Emergency Department ECG

ECG1

Cardiac Cath Report

LMCA: Normal caliber vessel that is angiographically normal.

LAD: Large-sized, transapical vessel with ostial 30% stenosis, proximal 30% stenosis followed by MLI. The LAD gives off a large-sized D1 vessel with ostial 30% stenosis followed by 80% proximal stenosis and then mid-segment occlusion.

LCX: Small-sized, patent, nondominant vessel

RCA: Large-sized, dominant vessel with diffuse disease but up to 50% mid-segment stenosis.

Successful stent placement to D1

 

Teaching

Anterolateral MI

  • Carries the worst prognosis of all infarct locations, mostly due to larger infarct size
  • ECG findings in V1-V3
    • ST segment elevation with Q wave formation in the precordial leads (V1-6) ± the high lateral leads (I and aVL)
    • Precordial leads
      • Septal leads = V1-2
      • Anterior leads = V3-4
      • Lateral leads = V5-6
  • Site of LAD occlusion (proximal versus distal) predicts both infarct size and prognosis.
  • Proximal LAD / LMCA occlusion has a significantly worse prognosis due to larger infarct size and more severe hemodynamic disturbance.
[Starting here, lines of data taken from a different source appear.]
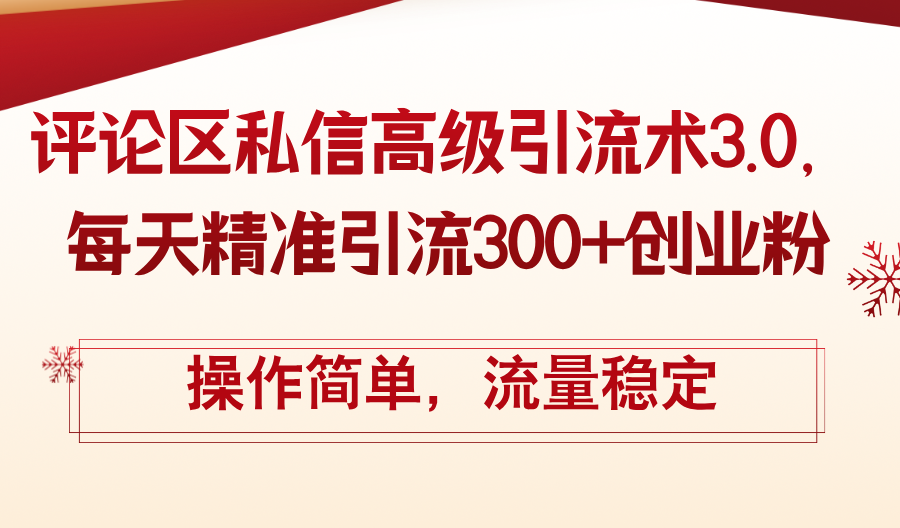 （12145期）评论区私信高级引流术3.0，每天精准引流300+创业粉，操作简单，流量稳定-阳明聊项目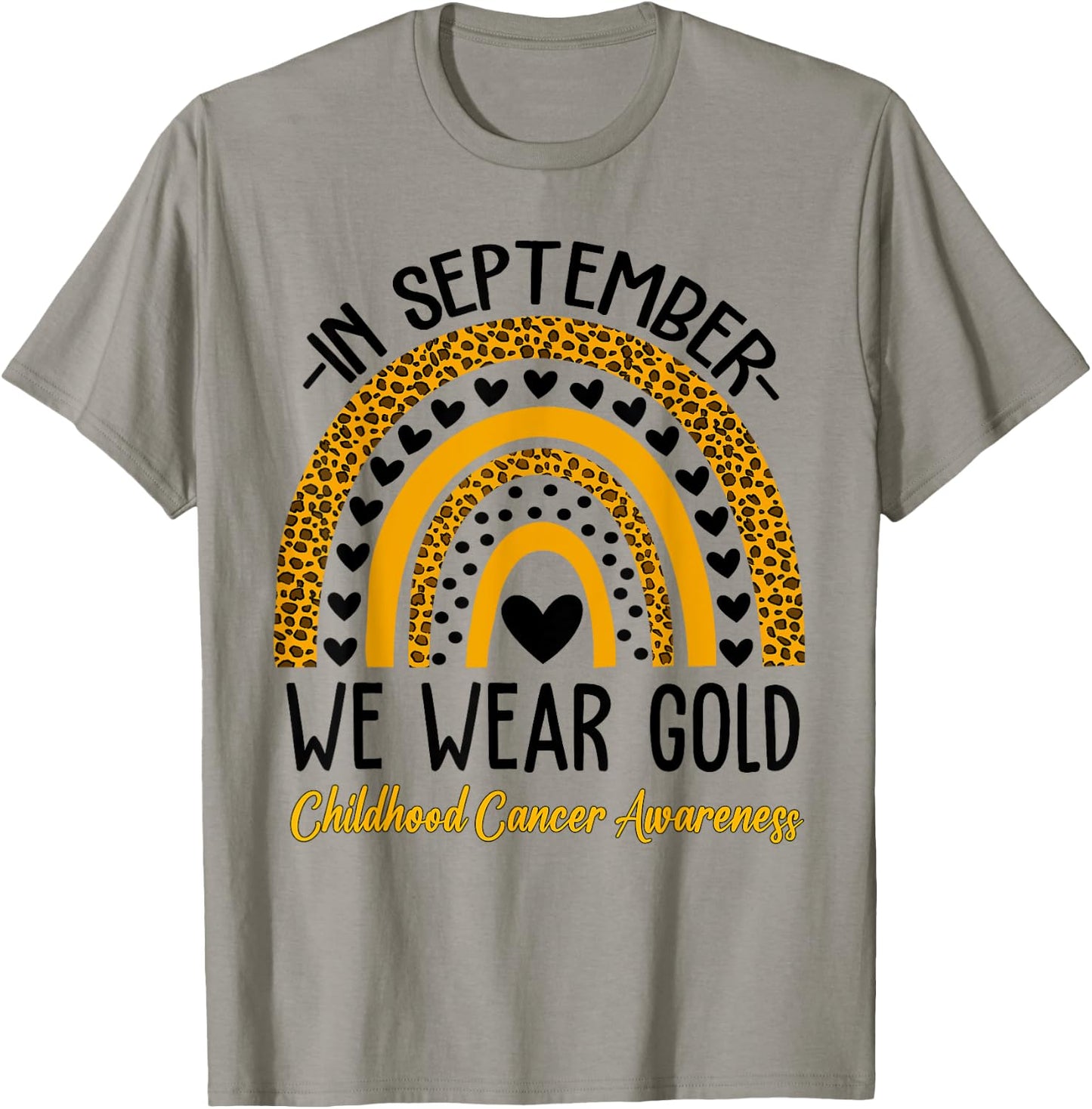In September We Wear Gold Rainbow Childhood Cancer Awareness T-Shirt - T-Shirt | Sand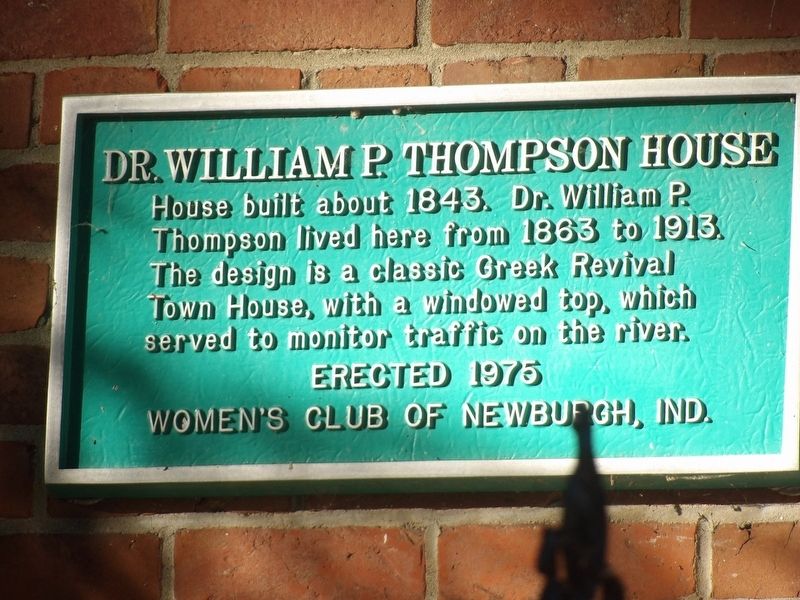 Dr. William P. Thompson House Marker image. Click for full size.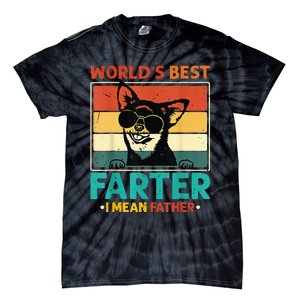 World's Best Farter I Mean Father Dog Dad Tie-Dye T-Shirt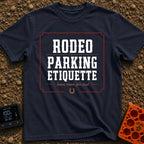 Rodeo Parking Rules - T-Shirt in Navy - A text-based design featuring the words "RODEO PARKING ETIQUETTE" in large...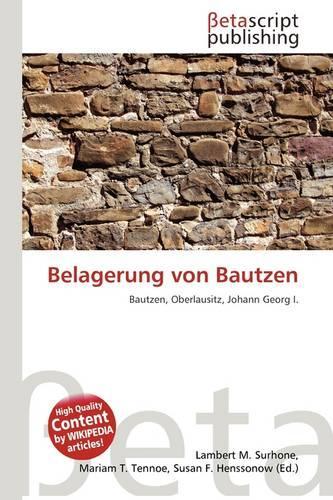 Belagerung Von Bautzen: (German)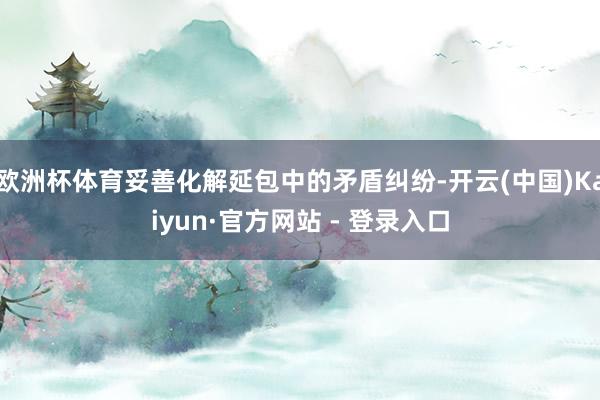 欧洲杯体育妥善化解延包中的矛盾纠纷-开云(中国)Kaiyun·官方网站 - 登录入口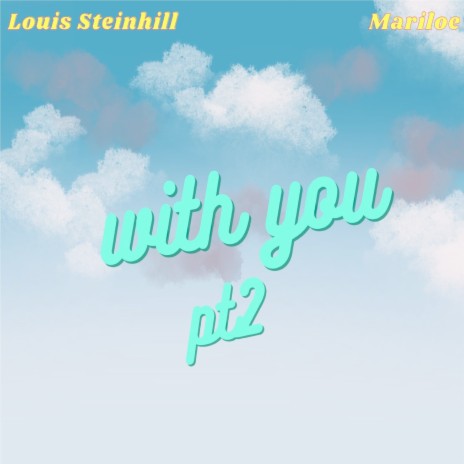 With You Pt.2 ft. Mariloe | Boomplay Music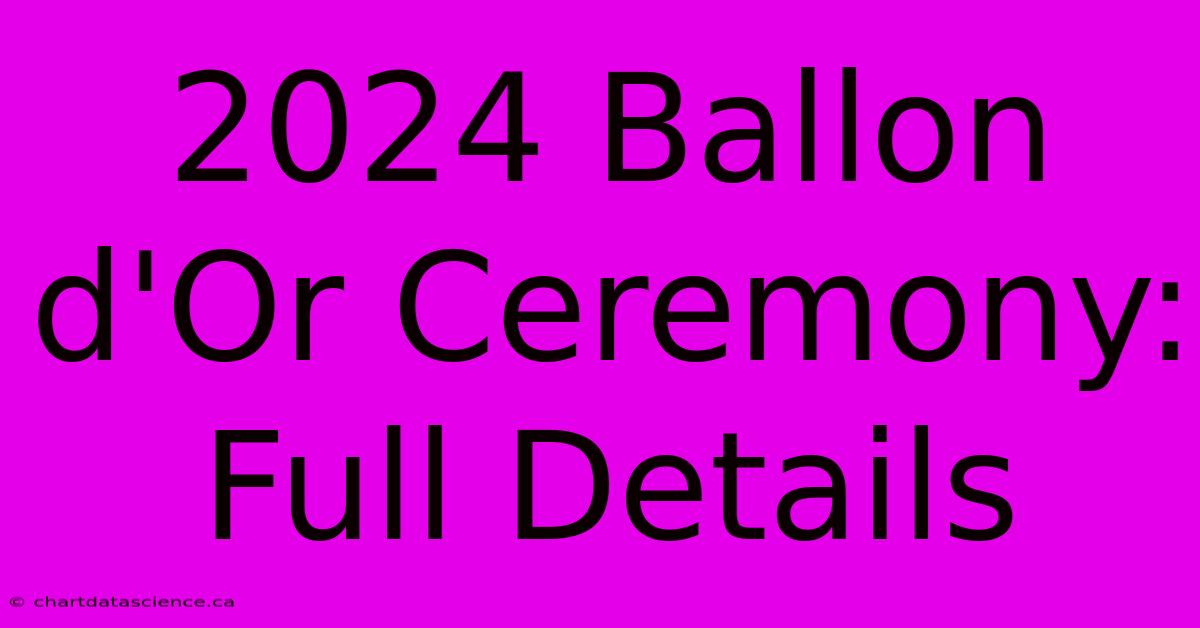 2024 Ballon D'Or Ceremony: Full Details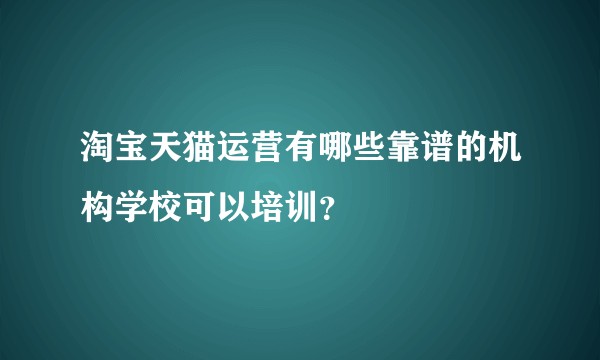 淘宝天猫运营有哪些靠谱的机构学校可以培训？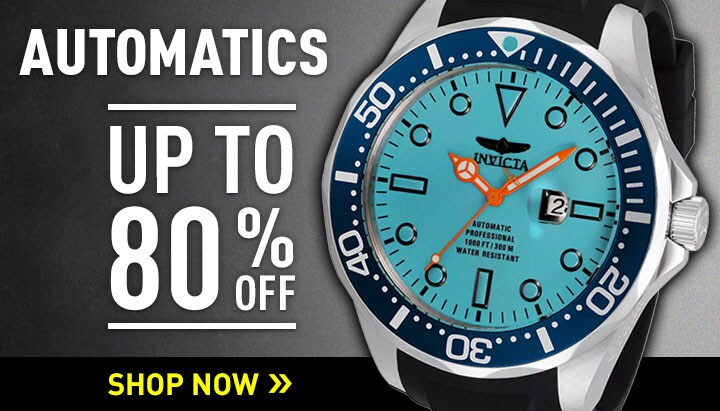 Automatics  Up to 80% Off | Ft. 697-647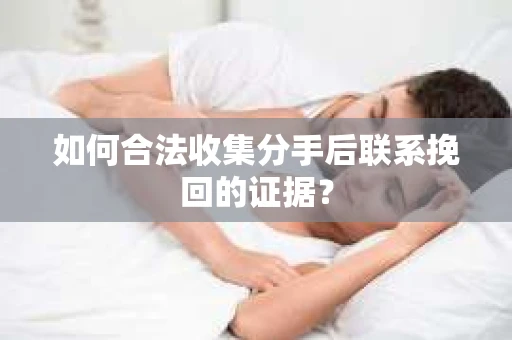 如何合法收集分手后联系挽回的证据？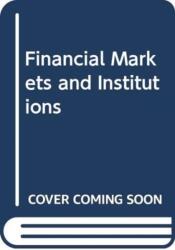Financial Markets and Institutions (ISBN: 9780415563215)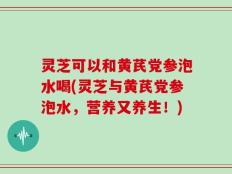 灵芝可以和黄芪党参泡水喝(灵芝与黄芪党参泡水，营养又养生！)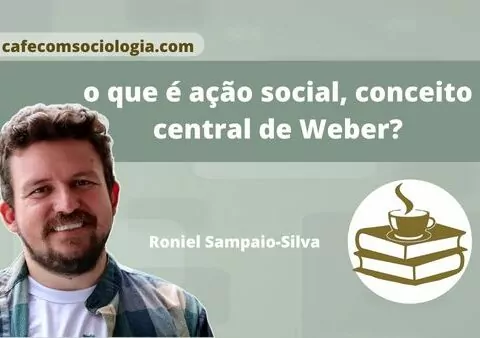 o que era ação social para max weber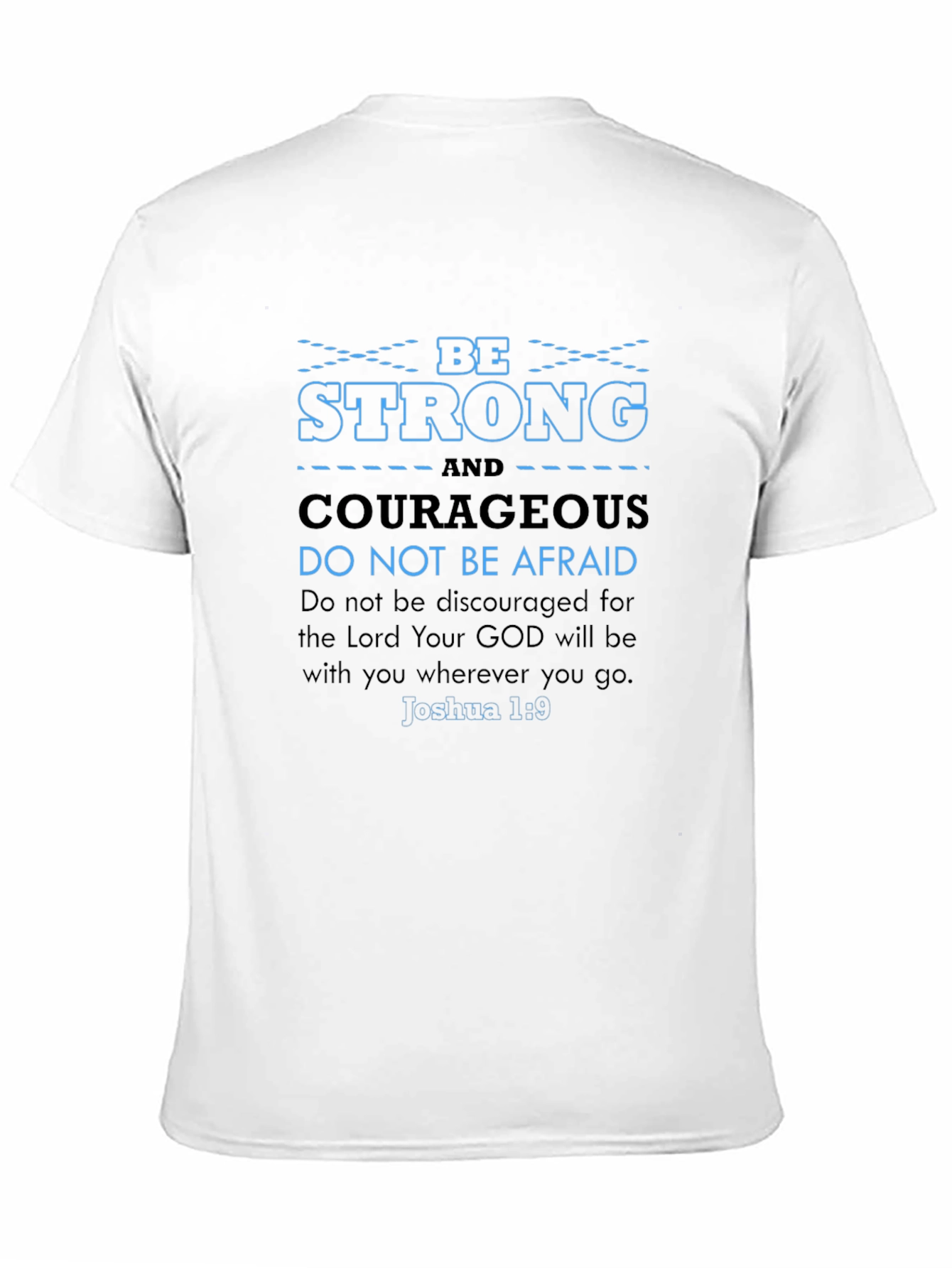 Be Strong Courageous Bible Verse T-Shirt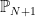 \mathbb{P}_{N+1}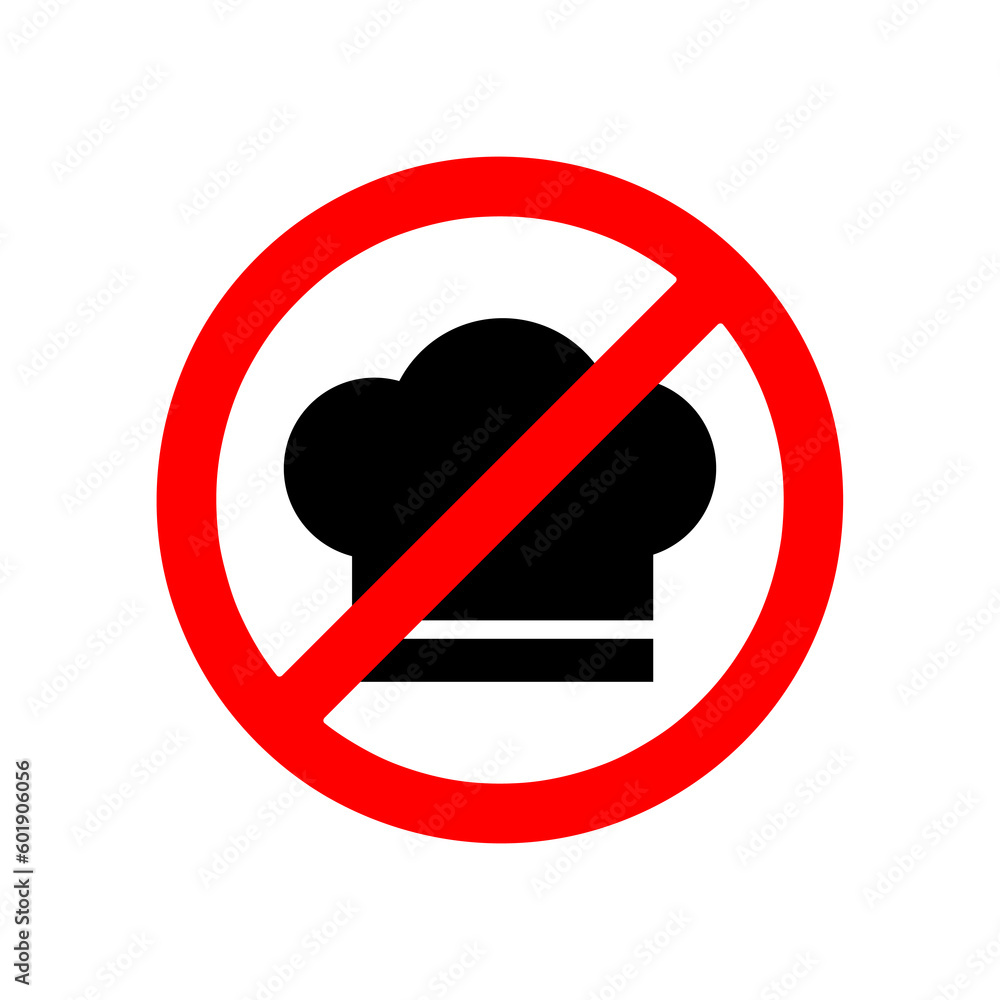 No Chef Hat Symbol Isolated on White Background. Restaurant Vector Illustration Prohibition Stop Sign No Chef Hat Symbol Isolated on White Background. Restaurant Vector Illustration Prohibition Stop Sign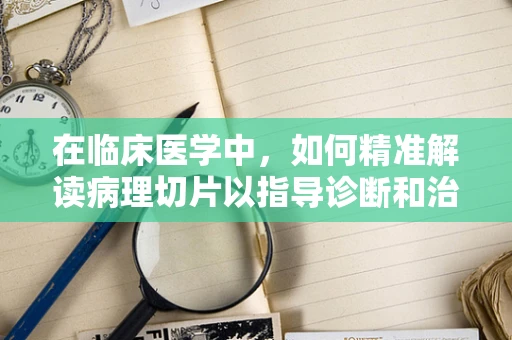 在临床医学中，如何精准解读病理切片以指导诊断和治疗？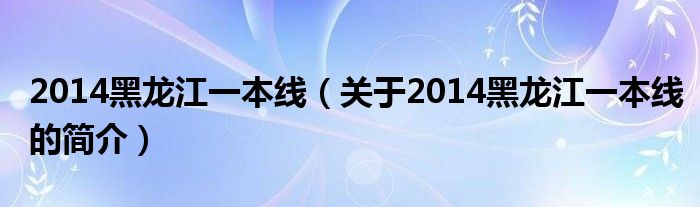 2014黑龍江一本線（關(guān)于2014黑龍江一本線的簡介）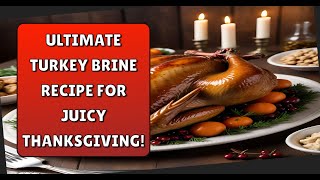 Ultimate Turkey Brine Recipe for Juicy Thanksgiving [upl. by Fe]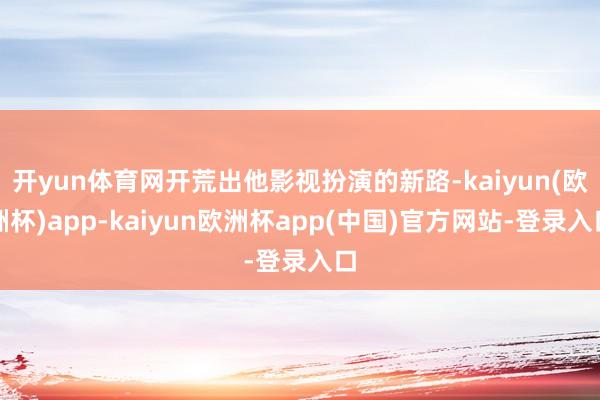 开yun体育网开荒出他影视扮演的新路-kaiyun(欧洲杯)app-kaiyun欧洲杯app(中国)官方网站-登录入口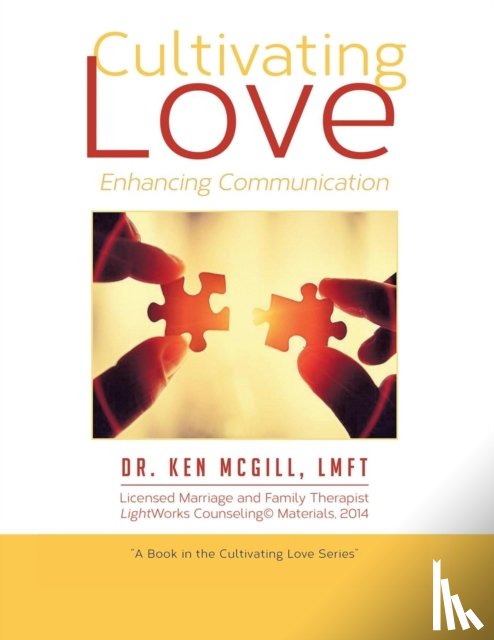 McGill, Dr Lmft Ken - Cultivating Love
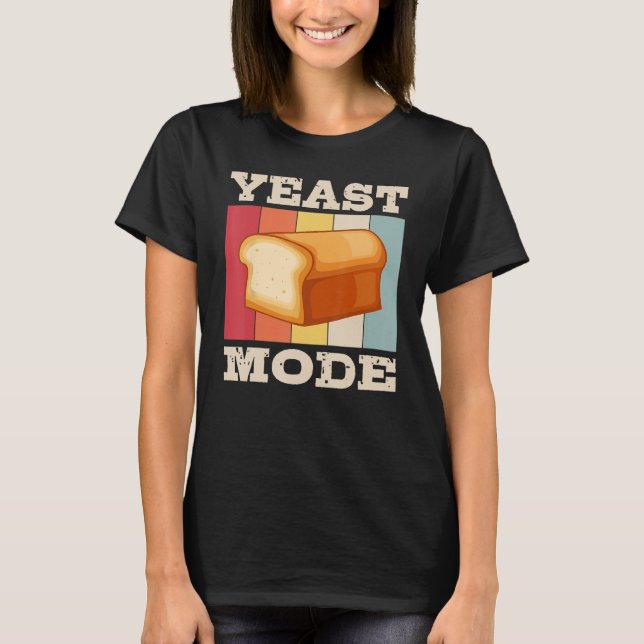 Baker Yeast Mode Baking Expert Bake  Bakers Graphi T-Shirt (Front)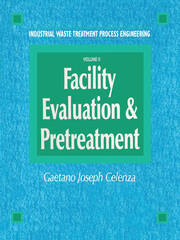 Industrial Waste Treatment Processes Engineering: Facility, Evaluation & Pretreatment, Volume I book cover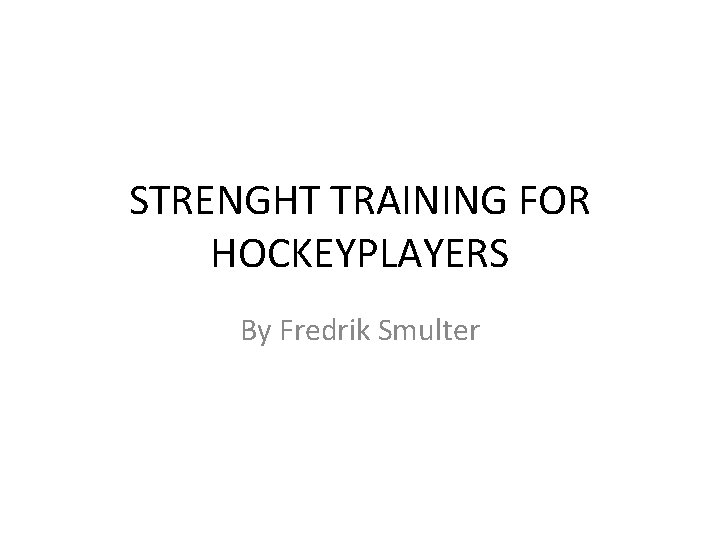 STRENGHT TRAINING FOR HOCKEYPLAYERS By Fredrik Smulter 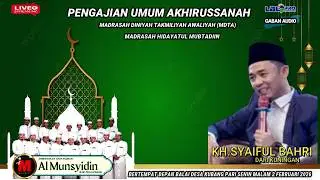 LIVE STEAMING PENGAJIAN UMUM AKHIRUSSANAH MADRASAH HIDAYATUL MUBTADIIN DESA KUBANGPARI - KERSANA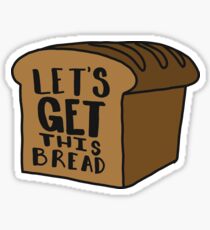 Let’s Get This Bread Sticker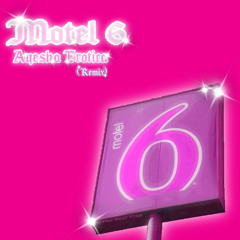 Ayesha Erotica -Motel 6 (Remix)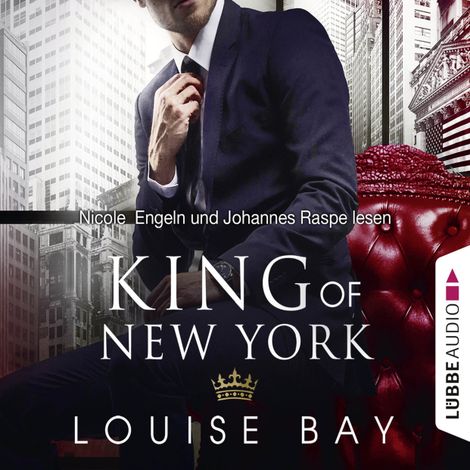 Hörbüch “King of New York - New York Royals 1 (Gekürzt) – Louise Bay”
High Lateral STEMI: (From www.lifeinthefastlane.com)

  • ST elevation is present in the high lateral leads (I and aVL).
  • There is also subtle ST elevation with hyperacute T waves in V5-6.
  • There is reciprocal ST depression in the inferior leads (III and aVF) with associated ST depression in V1-3 (which could represent anterior ischaemia or reciprocal change).
  • This pattern is consistent with an acute infarction localised to the superior portion of the lateral wall of the left ventricle (high lateral STEMI).
  • The culprit vessel in this case was an occluded first diagonal branch of the LAD.